Address by The Hon. Michael Kirby AC CMG

Emeritus Professor Nick Wikeley, the President of the Society of Legal Scholars, introduced the Hon Michael Kirby, former Justice of the High Court of Australia, who gave the Opening Address of the Seminar, entitled A Darwinian Reflection on Values and Appointments in Final National Courts. In his charismatic speech, Justice Kirby drew on two other anniversaries in 2009: the 200th anniversary of Charles Darwin's birth, and the 150th anniversary of the publication of his seminal work, On the Origin of Species. He argued that Darwin's theory of evolution by variation has relevance, by analogy, to the living organism of the law. In a wide-ranging address, Justice Kirby reflected in detail on the importance of the new Supreme Court in defining the nation's values, both domestically and internationally. From this, the procedure for appointments to the Supreme Court, prescribed by the Constitutional Reform Act 2005. Justice Kirby expressed the concern that the procedure did not sufficiently recognise the value of diversity in top court judges.

Judges and the Process of Judging

Introduced by the Chair, Mr James Lee, Professor Brice Dickson from Queen's University Belfast, examined why leading judges disagree on quite fundamental issues; Professor Adrian Briggs, University of Oxford, looked at the application of Private International Law and the extent to which the Supreme Court will be able to influence its development.
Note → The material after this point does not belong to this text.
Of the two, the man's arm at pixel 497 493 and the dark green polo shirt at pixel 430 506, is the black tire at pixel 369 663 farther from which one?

Professor Alan Paterson presented his analysis of the advocacy in the House of Lords, and the evolving relationship between our top judges and those who appears before them.

Professor Brice Dickson, noting restrictions on his choice, had looked at of over fifty cases from 2001 to present where at least two judges in the House of Lords dissented. He gave examples of five tort and five criminal cases. Although a work in progress, Professor Brice suggested that the study went some way to making the case for a plenary court and pointed to the influence of Judges personal experience or views and flaws in the working practices of the House of Lords for example, their ability to choose the cases that they wanted to judge.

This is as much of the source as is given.